At the HEH “Collaborating for Change,” Anneke and Connor joined a team of student leaders from Seattle Pacific University and University of Washington to present a workshop on student-driven projects on homelessness. My heart was bursting with pride at their professionalism and accomplishments.

RR101 Image

Their capstone was the Renters’ Rights workshop for Affordable Housing Week, again inspired by a previous student team — Khadija, Mandy and Shan. For the May 15 workshop, Anneke designed beautiful collateral materials, including a brochure about the 10 things new renters need to know, similar to the one Mandy designed in 2017. Connor and Anneke worked with Be:Seattle and Tenants Union of Washington to secure them as partners and presenters; handled all the logistics; and helped host a successful workshop for about 30 SU students and community members. In fact, Anneke was able to use what she learned when she entered the private rental market recently.  (Anneke and Connor also wrote some thoughtful reflections on lessons learned, which because of the busy spring referred to above did not become a blog post, and I regret that. It would’ve been really good though.)

“Be Open”: Lessons Learned

Because we are a Jesuit university, it’s important for our students to reflect on their learning and pass along their advice to future students.

Anneke’s words of wisdom for the future project assistants, “including my future self as I will be working with the Project through senior year, is to be open to new opportunities because you don’t know what valuable relationships and further opportunities may spring from them. Give yourself time to do a good job and keep on track. It is important to be organized with your component deadlines leading up to the big day. To make the most of a project, communicate clearly with all team members. Make sure you are all on the same page and this way you can divvy up the work in an efficient way. Finally, ask questions and educate yourself on family/chronic homelessness when you can! This will help you feel more confident in the work you do and when you are speaking with partners.”

Anneke and Connor, open to new opportunities! Here they promote the Renters’ Rights 101 workshop with a poster Anneke created.

Connor said that even though our project is externally facing, he wishes more students on campus knew of our work. He’d like to see us “build on the visibility and connections that we have generated on campus.” He continued,

“As a senior moving on from my time at the project and at Seattle University, I write this in a bittersweet moment. However, I am grateful that the lessons I’ve learned in my work here will be coming with me.
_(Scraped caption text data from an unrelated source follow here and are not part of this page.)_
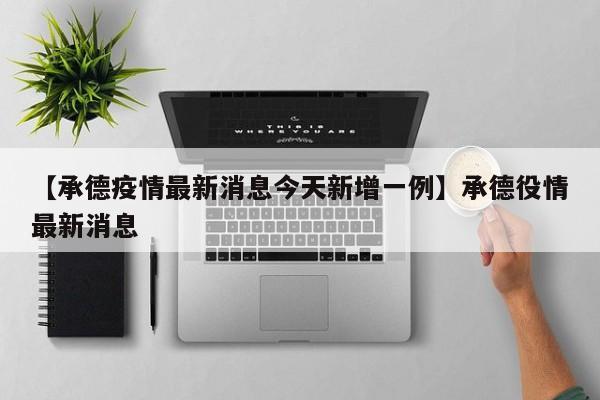 【承德疫情最新消息今天新增一例】承德役情最新消息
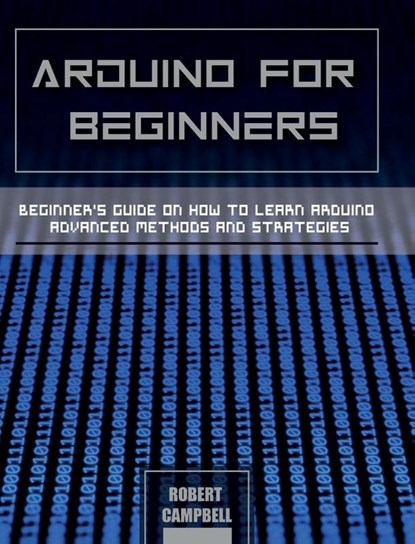 Arduino for Beginners, Robert Campbell - Gebonden - 9781803064185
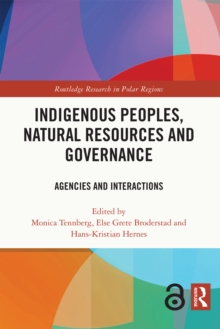 Indigenous Peoples, Natural Resources and Governance : Agencies and Interactions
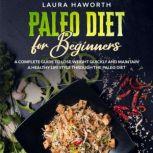 Paleo Diet for Beginners A Complete Guide to Lose Weight Quickly and Maintain a Healthy Lifestyle through the Paleo Diet, Laura Haworth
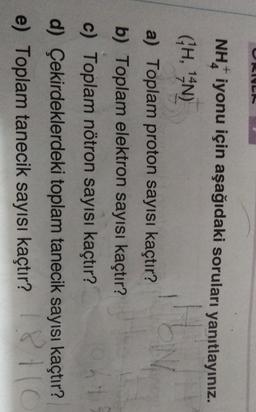 NH, iyonu için aşağıdaki soruları yanıtlayınız.
(H, 14N)
N
a) Toplam proton sayısı kaçtır?
b) Toplam elektron sayısı kaçtır?
c) Toplam nötron sayısı kaçtır?
d) Çekirdeklerdeki toplam tanecik sayısı kaçtır?
e) Toplam tanecik sayısı kaçtır? PC
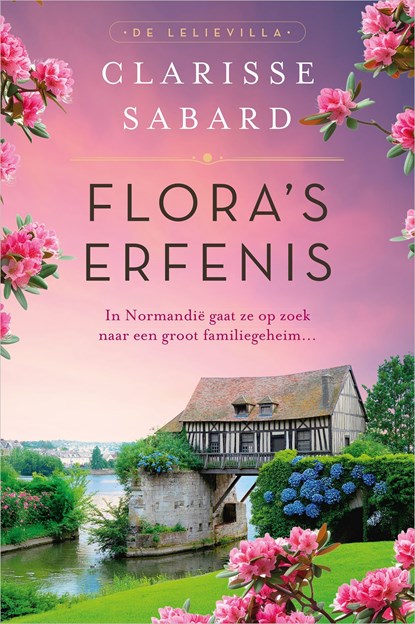 Flora's erfenis, Clarisse Sabard - Ebook - 9789402775884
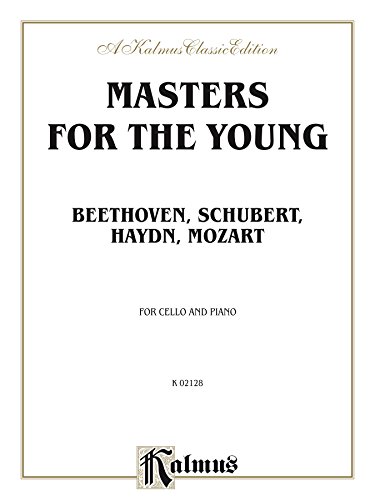 Masters for the Young - Beethoven, Schubert, Haydn, Mozart: For Cello and Piano (Kalmus Edition)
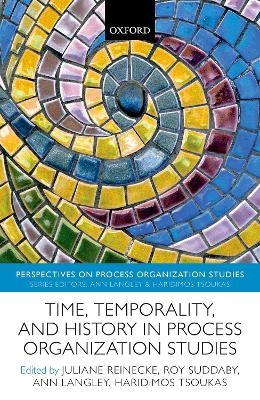 Time, Temporality, and History in Process Organization Studies - 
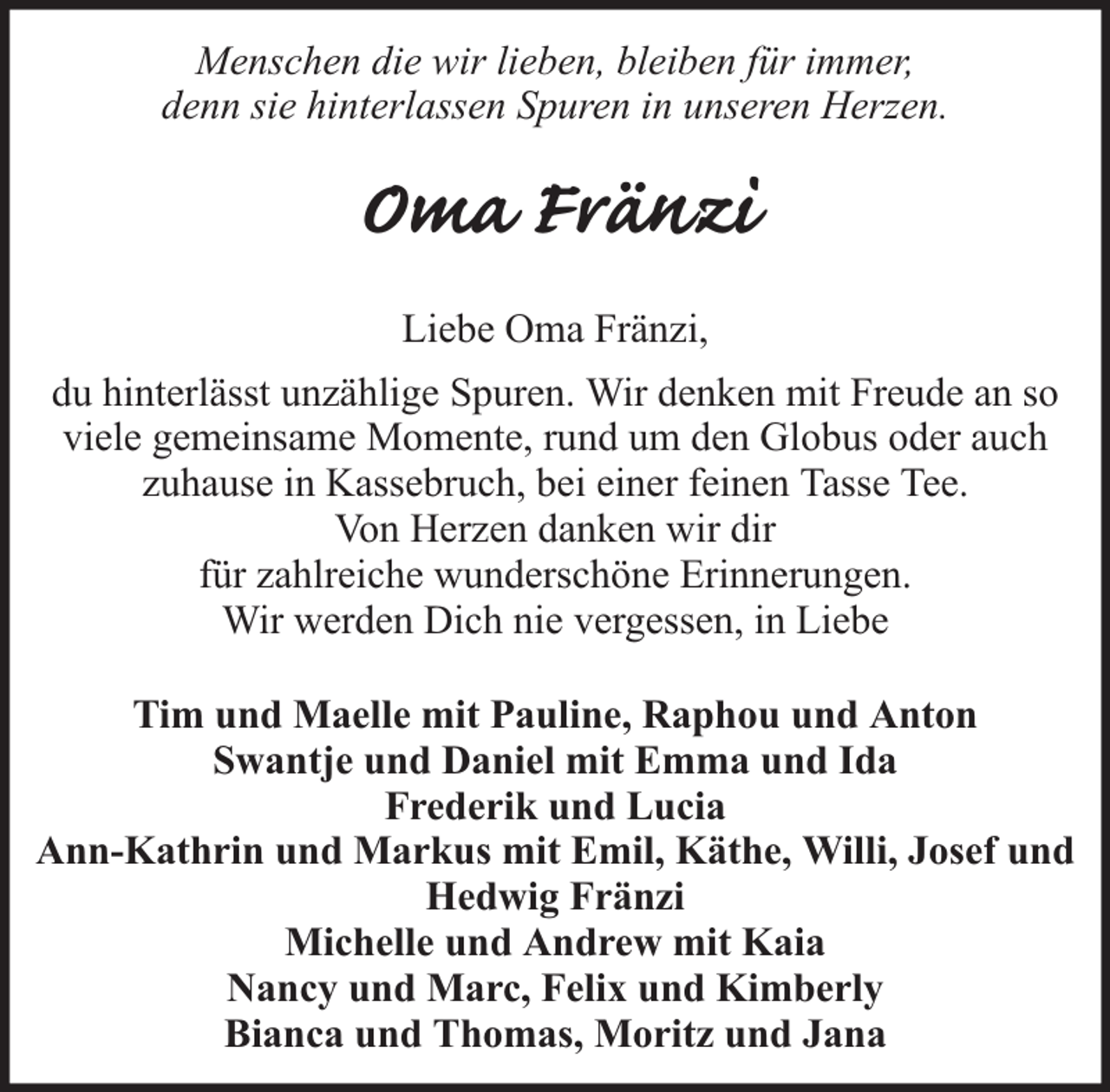 <p>Menschen die wir lieben, bleiben für immer,<br />denn sie hinterlassen Spuren in unseren Herzen.</p><p>Oma Fränzi<br />Liebe Oma Fränzi,<br />du hinterlässt unzählige Spuren. Wir denken mit Freude an so<br />viele gemeinsame Momente, rund um den Globus oder auch<br />zuhause in Kassebruch, bei einer feinen Tasse Tee.<br />Von Herzen danken wir dir<br />für zahlreiche wunderschöne Erinnerungen.<br />Wir werden Dich nie vergessen, in Liebe<br />Tim und Maelle mit Pauline, Raphou und Anton<br />Swantje und Daniel mit Emma und Ida<br />Frederik und Lucia<br />Ann-Kathrin und Markus mit Emil, Käthe, Willi, Josef und<br />Hedwig Fränzi<br />Michelle und Andrew mit Kaia<br />Nancy und Marc, Felix und Kimberly<br />Bianca und Thomas, Moritz und Jana</p>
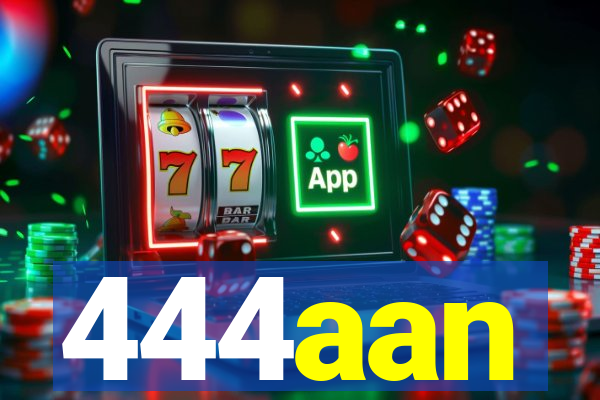 444aan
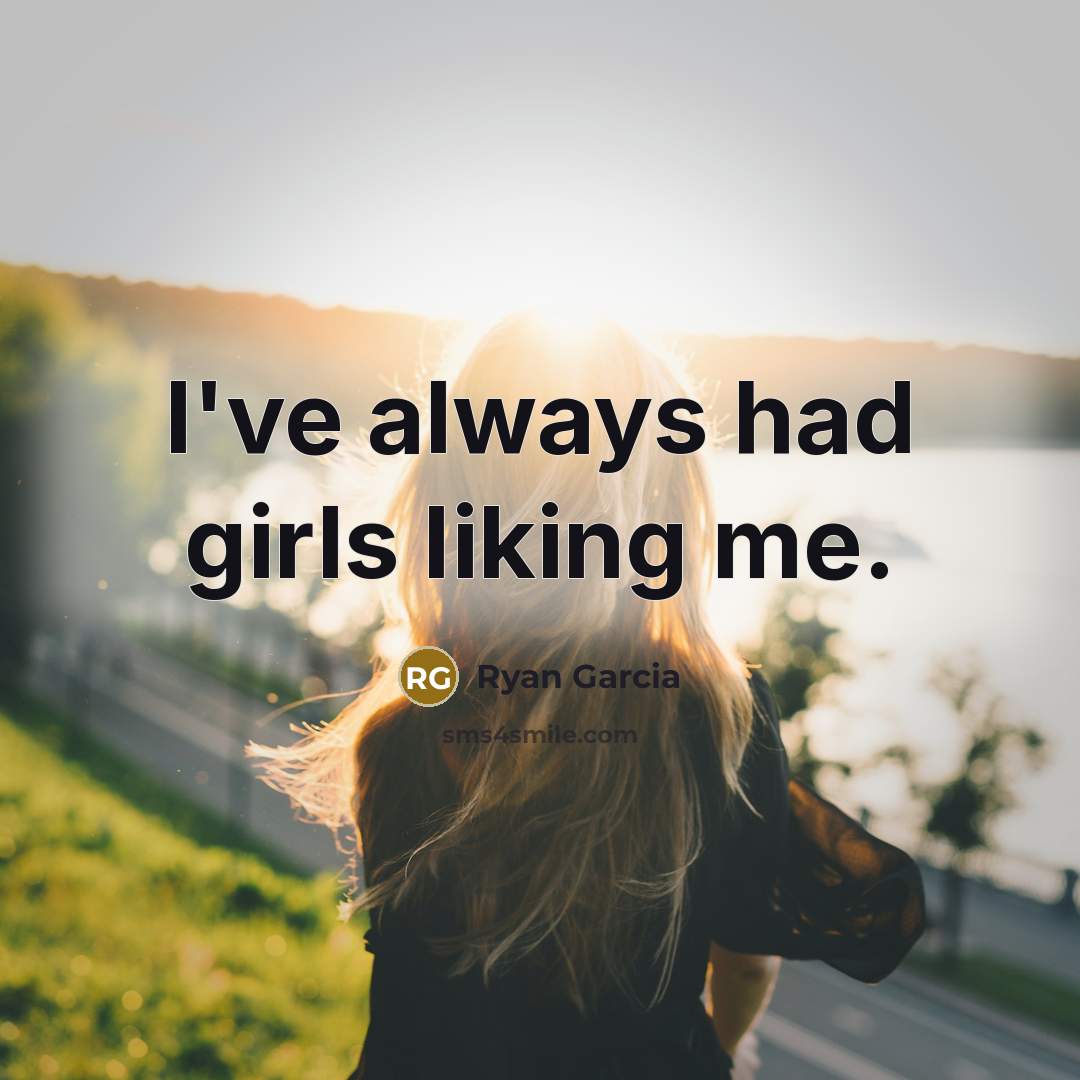 “I've always had girls liking me.…” quote by Ryan Garcia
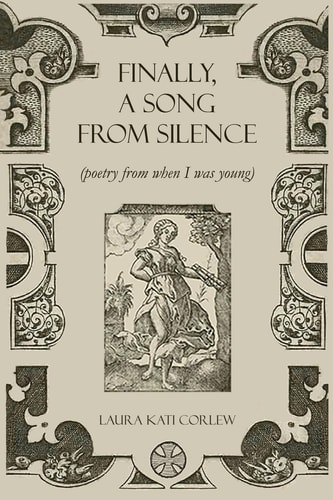 Finally, a Song from Silence (Poetry from When I Was Young)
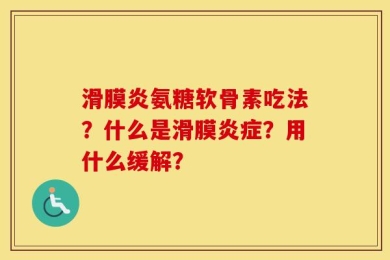 滑膜炎氨糖软骨素吃法？什么是滑膜炎症？用什么缓解？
As I transition into my next role as a Client Advocate with the Orleans Public Defender’s office, I will be thinking of the parallels between the two.

connor orleans public defender

“People facing criminal charges, especially people facing criminal charges who cannot afford their own lawyer, are often stigmatized, just as people experiencing homelessness are. Just as with homelessness services and affordable housing, public defense offices are severely underfunded. While most or all of my work will be in a direct service capacity with clients, the lessons that I’ve learned about communication and coalition will still be important. A central part of my job will be listening to my client’s stories. Beyond listening, I will also be helping our defense team communicate those humanizing stories to judges, juries, parole officers, and sometimes the general public. I am excited for the next chapter, and immensely grateful for all that I am leaving behind.”

I’m immensely grateful too, for all the ways that our student teams have contributed to the success of our nonprofit partners, helped engage the campus community and the larger community around our work and worked to expand the new generation of advocates. Thank you to all the SU students present and past who have graced our project since 2012!